Find a law, and prove it by induction.

Question

From the following equalities, I'm supposed to find a law and prove it by induction.

$1=1$; $1-4=-(1+2)$; $1-4+9=1+2+3$, and $1-4+9-16=-(1+2+3+4)$.

I supposed the law was $\sum^{n}_{k=1} (-1)^{k+1}k^2=(-1)^{n+1}\sum^n_{k=1} k$.

Let's say it's valid for a $n\in \mathbb{N}$. For $n+1$, I have $\sum^{n+1}_{k=1} (-1)^{k+1}k^2=\sum^{n}_{k=1} (-1)^{k+1}k^2+(-1)^{n+2}(n+1)^2$, which by the induction hypothesis it's equal to $(-1)^{n+1}\sum^n_{k=1} k+(-1)^{n+2}(n+1)^2$.

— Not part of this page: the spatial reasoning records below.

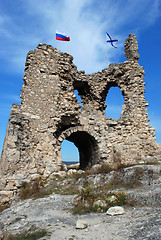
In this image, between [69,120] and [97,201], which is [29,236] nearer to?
[97,201]

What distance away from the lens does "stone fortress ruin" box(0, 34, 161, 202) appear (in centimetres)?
803

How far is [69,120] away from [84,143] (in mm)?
2919

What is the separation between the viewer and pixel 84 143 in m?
12.5

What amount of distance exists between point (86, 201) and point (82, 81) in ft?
27.1

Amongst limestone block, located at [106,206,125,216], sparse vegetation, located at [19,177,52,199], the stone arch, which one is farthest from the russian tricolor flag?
limestone block, located at [106,206,125,216]

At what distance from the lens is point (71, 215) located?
4.32 m

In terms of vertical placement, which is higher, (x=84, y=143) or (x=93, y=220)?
(x=84, y=143)

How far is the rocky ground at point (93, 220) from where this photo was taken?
3043mm

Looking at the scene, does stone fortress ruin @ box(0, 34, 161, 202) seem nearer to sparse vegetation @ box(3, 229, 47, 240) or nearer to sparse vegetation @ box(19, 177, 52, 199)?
sparse vegetation @ box(19, 177, 52, 199)

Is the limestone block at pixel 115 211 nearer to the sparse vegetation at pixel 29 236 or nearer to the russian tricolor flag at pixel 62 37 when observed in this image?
the sparse vegetation at pixel 29 236

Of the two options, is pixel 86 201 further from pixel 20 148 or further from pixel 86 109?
pixel 86 109

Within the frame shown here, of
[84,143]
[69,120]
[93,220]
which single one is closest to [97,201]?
[93,220]

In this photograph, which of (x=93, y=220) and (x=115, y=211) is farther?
(x=115, y=211)

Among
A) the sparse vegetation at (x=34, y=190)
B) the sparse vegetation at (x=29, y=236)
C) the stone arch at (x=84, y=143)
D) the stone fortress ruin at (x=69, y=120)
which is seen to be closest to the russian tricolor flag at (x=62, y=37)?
the stone fortress ruin at (x=69, y=120)
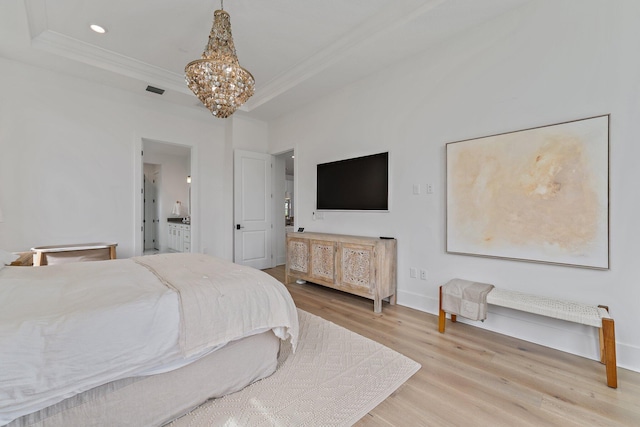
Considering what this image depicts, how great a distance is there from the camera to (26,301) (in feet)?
4.23

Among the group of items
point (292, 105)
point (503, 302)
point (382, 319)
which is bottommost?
point (382, 319)

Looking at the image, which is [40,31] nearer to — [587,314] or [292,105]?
[292,105]

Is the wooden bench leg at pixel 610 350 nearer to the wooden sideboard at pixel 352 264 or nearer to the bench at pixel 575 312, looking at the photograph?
the bench at pixel 575 312

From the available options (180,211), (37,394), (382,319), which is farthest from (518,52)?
(180,211)

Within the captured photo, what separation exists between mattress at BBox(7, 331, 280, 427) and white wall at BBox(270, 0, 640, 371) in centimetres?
209

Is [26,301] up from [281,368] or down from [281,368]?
up

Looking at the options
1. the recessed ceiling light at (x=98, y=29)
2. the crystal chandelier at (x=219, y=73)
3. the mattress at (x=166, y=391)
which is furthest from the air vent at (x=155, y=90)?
the mattress at (x=166, y=391)

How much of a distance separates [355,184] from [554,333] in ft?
8.27

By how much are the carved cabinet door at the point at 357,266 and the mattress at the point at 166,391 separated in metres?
1.56

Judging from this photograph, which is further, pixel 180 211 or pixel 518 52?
pixel 180 211

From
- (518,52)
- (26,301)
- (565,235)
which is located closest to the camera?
(26,301)

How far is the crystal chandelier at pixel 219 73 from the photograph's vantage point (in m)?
2.20

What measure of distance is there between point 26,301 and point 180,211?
6.50 meters

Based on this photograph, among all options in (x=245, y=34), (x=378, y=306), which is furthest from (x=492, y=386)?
(x=245, y=34)
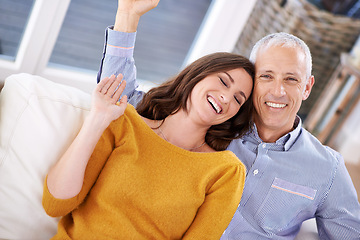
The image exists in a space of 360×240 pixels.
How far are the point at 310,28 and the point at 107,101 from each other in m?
2.47

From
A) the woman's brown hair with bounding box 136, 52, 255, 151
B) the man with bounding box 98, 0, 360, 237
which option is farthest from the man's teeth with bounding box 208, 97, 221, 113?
the man with bounding box 98, 0, 360, 237

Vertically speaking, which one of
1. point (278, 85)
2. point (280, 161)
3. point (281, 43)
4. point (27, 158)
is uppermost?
point (281, 43)

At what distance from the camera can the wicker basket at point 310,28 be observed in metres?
3.07

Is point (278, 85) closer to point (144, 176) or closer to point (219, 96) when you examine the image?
point (219, 96)

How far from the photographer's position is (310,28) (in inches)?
133

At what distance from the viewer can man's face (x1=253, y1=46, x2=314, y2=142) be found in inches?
66.2

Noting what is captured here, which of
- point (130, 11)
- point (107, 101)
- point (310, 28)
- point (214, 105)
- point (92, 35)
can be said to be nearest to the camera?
point (107, 101)

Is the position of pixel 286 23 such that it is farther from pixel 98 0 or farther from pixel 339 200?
pixel 339 200

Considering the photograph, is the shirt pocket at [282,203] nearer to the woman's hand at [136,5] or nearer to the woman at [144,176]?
the woman at [144,176]

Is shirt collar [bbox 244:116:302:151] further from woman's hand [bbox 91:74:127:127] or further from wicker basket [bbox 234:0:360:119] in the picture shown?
wicker basket [bbox 234:0:360:119]

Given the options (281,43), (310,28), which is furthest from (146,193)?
(310,28)

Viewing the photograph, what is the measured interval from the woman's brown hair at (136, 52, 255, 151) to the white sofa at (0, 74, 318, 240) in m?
0.36

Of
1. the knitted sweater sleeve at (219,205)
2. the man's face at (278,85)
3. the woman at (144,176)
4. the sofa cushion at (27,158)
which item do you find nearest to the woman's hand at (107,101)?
the woman at (144,176)

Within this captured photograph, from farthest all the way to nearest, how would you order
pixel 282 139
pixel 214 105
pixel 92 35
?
1. pixel 92 35
2. pixel 282 139
3. pixel 214 105
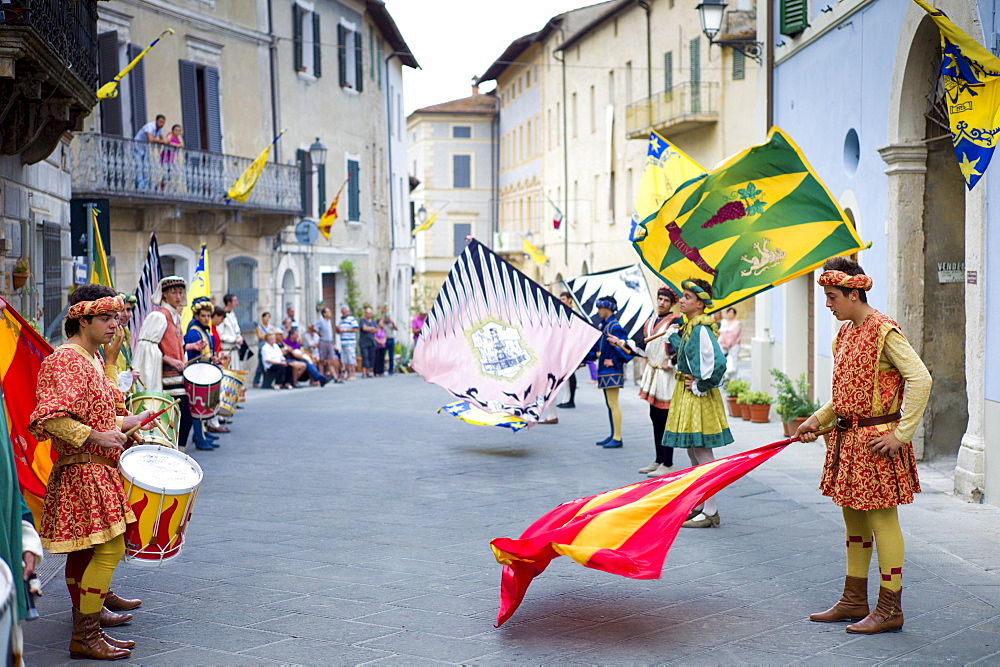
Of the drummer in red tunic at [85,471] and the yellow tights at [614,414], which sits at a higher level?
the drummer in red tunic at [85,471]

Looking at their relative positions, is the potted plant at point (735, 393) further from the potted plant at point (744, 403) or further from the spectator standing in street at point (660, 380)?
the spectator standing in street at point (660, 380)

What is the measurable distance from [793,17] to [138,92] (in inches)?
545

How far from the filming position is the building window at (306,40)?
28.8 meters

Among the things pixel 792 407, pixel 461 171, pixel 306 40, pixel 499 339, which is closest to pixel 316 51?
pixel 306 40

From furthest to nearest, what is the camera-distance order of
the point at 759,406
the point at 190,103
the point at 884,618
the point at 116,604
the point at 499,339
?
1. the point at 190,103
2. the point at 759,406
3. the point at 499,339
4. the point at 116,604
5. the point at 884,618

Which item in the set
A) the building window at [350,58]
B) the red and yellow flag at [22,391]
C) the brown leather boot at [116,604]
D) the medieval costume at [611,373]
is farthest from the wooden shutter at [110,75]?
the brown leather boot at [116,604]

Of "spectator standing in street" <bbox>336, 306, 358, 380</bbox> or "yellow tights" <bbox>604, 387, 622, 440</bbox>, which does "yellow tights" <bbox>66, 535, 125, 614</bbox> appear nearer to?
"yellow tights" <bbox>604, 387, 622, 440</bbox>

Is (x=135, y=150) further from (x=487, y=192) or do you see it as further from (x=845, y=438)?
(x=487, y=192)

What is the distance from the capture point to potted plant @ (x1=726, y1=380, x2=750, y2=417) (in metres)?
15.8

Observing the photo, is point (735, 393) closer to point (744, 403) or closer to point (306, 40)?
point (744, 403)

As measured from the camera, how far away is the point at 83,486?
5352 millimetres

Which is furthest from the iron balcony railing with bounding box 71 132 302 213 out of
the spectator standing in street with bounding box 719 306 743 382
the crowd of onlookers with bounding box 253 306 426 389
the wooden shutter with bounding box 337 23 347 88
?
the spectator standing in street with bounding box 719 306 743 382

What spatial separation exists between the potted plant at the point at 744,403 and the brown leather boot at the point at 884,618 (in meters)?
9.94

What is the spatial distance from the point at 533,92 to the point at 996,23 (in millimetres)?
45452
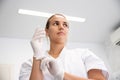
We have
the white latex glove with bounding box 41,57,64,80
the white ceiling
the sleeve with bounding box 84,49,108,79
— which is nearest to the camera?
the white latex glove with bounding box 41,57,64,80

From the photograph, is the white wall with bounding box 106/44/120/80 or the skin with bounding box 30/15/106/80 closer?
the skin with bounding box 30/15/106/80

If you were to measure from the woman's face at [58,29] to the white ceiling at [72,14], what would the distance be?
1795 mm

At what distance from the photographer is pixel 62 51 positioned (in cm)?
125

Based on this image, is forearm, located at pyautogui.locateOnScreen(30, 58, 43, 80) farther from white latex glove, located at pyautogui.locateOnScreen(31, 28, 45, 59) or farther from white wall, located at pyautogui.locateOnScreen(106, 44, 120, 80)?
white wall, located at pyautogui.locateOnScreen(106, 44, 120, 80)

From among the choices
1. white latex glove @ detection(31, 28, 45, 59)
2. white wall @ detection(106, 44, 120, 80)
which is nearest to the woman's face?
white latex glove @ detection(31, 28, 45, 59)

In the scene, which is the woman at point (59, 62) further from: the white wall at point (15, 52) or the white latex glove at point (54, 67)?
the white wall at point (15, 52)

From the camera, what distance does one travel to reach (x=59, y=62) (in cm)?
120

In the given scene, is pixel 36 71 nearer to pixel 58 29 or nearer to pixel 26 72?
pixel 26 72

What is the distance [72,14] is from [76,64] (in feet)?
7.43

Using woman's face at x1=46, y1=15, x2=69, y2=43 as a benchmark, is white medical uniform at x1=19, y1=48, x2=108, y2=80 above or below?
below

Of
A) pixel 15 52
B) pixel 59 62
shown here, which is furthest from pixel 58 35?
pixel 15 52

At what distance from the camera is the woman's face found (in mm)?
1216

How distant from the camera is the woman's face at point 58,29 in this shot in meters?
1.22

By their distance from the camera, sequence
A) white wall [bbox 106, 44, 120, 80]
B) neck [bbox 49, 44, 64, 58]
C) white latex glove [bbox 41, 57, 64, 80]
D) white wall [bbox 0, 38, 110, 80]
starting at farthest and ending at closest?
white wall [bbox 106, 44, 120, 80]
white wall [bbox 0, 38, 110, 80]
neck [bbox 49, 44, 64, 58]
white latex glove [bbox 41, 57, 64, 80]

I'm stuck here. What's the 'trick'?

Any help would be appreciated.

Answer 1

although this is not an inductive proof it is worth noting, in passing, that this rather pretty result follows from the fact that the difference of the squares of two consecutive integers is equal to their sum. thus, for example:

$$ 9^2-8^2 = 9+8\\ 7^2-6^2 = 7+6\\ 5^2-4^2 = 5+4\\ 3^2-2^2= 3+2\\ 1^2-0^2= 1+0 $$ adding these equations gives $$ 9^2-8^2+7^2-6^2+5^2-4^2+3^2-2^2+1^2 = 9+8+7+6+5+4+3+2+1 $$

Answer 2

You have to prove that $$(-1)^{n+1}\sum^n_{k=1} k+(-1)^{n+2}(n+1)^2=(-1)^{n+2}\sum^{n+1}_{k=1} k$$ that is $$(n+1)^2=\sum^{n+1}_{k=1} k+\sum^n_{k=1} k=2\sum^n_{k=1} k+(n+1)$$ or $$\sum^n_{k=1} k=\frac{n(n+1)}{2}$$ which holds (see Proof for formula for sum of sequence $1+2+3+\ldots+n$?).

Answer 3

You need to show $$(-1)^{n+1}\sum_{k=1}^nk+(-1)^{n+2}(n+1)^2=(-1)^{n+2}\sum_{k=1}^{n+1}k.$$ Dividing by $(-1)^{n+1}$, this is equivalent to $$-\sum_{k=1}^nk+(n+1)^2=\sum_{k=1}^{n+1}k.$$ Now you can just apply the formula for $1+2+\dots+n$.